Having taken note of the political furore surrounding the judiciary, it is but natural that the judiciary is a point of heated debate in a democracy like ours, and the issues the collegium system raises should be addressed as reasonable as possible, and without making the foolish assumption that there should be no politics in this discussion. The collegium idea is not as indefensible as it may appear. Take the case of doctors, architects, engineers, chartered accountants. It is the professional associations of such groups that set standards and good practices. It can’t be argued that doctors, architects, engineers and CAs should not decide on their own about themselves. So, it may be justified for lawyers and judges as well to some extent. In the growing field of arbitration, this is how the system will work itself out.
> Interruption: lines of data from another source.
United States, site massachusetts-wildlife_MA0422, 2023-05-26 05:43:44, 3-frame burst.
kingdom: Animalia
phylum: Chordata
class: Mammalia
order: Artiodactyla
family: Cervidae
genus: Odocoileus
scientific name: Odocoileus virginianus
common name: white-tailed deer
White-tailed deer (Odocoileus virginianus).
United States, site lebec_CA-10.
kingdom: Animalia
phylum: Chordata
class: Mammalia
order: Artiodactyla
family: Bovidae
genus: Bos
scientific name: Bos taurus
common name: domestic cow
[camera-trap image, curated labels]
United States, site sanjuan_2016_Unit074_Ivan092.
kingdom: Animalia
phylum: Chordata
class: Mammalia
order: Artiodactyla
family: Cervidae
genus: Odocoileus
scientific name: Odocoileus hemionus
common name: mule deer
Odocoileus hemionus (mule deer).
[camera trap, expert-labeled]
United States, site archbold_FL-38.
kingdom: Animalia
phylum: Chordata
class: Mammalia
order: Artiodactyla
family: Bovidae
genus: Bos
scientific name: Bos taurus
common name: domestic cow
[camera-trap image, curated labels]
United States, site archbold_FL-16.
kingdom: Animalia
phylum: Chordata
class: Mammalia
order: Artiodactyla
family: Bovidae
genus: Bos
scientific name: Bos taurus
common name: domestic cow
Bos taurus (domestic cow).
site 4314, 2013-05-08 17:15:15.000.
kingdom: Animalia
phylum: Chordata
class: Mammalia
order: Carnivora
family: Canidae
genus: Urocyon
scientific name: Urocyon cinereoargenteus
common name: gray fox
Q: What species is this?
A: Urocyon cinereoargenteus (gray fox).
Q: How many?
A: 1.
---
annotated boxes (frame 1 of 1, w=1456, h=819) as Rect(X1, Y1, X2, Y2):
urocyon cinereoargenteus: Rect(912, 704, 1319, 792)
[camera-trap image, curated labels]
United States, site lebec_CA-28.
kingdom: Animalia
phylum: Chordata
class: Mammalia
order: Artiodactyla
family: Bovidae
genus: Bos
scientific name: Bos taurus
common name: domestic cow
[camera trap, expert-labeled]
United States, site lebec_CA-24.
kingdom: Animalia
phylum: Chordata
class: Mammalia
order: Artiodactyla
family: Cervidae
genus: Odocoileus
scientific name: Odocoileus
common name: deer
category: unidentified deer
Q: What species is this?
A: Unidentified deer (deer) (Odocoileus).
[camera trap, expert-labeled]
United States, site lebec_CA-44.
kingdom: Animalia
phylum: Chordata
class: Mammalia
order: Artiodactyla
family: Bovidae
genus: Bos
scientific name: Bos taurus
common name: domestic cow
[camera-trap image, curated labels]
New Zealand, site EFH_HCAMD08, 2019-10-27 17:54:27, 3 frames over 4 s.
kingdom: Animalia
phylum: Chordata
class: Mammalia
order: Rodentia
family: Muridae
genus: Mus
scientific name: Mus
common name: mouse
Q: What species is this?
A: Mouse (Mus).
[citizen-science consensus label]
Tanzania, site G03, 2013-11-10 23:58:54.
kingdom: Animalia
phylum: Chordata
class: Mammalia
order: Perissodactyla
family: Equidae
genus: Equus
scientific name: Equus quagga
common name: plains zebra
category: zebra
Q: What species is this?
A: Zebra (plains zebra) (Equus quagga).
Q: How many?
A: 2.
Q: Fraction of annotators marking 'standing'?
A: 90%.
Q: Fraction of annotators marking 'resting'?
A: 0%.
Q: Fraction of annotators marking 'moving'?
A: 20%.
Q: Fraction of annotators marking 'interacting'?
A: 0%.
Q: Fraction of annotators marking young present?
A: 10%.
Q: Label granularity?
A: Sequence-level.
However, law and justice are not just technical issues. It involves politics, people and democracy. This is recognised in discussions of jurisprudence as well. Thus, in a democratic constitutional framework, the judiciary’s interaction with the executive and the legislature becomes inevitable. The theory of separation of powers helps maintain the limitations within which each of the three will have to function. The separation of powers does not mean that each can be a law unto itself. Independence of the judiciary can’t be guaranteed by insulating the process of appointment of judges from the other two branches. There is a need to ponder how this issue can be settled. And there is no avoiding the political process. The Americans have preferred an openly political process, where the appointment of Supreme Court judges is decided on partisan lines. A Republican President with a Republican majority in the US Senate can appoint a conservative judge, and similarly a Democratic President with a Democratic majority in the Senate can appoint a liberal judge. Should India consider that option, or should it stick to the stolid British way of appointing men and women with established credentials of moral and intellectual integrity. The commissions and committees to appoint the CBI director and the National Information Commission have gone the partisan way. The collegium system, therefore, remains an acceptable compromise.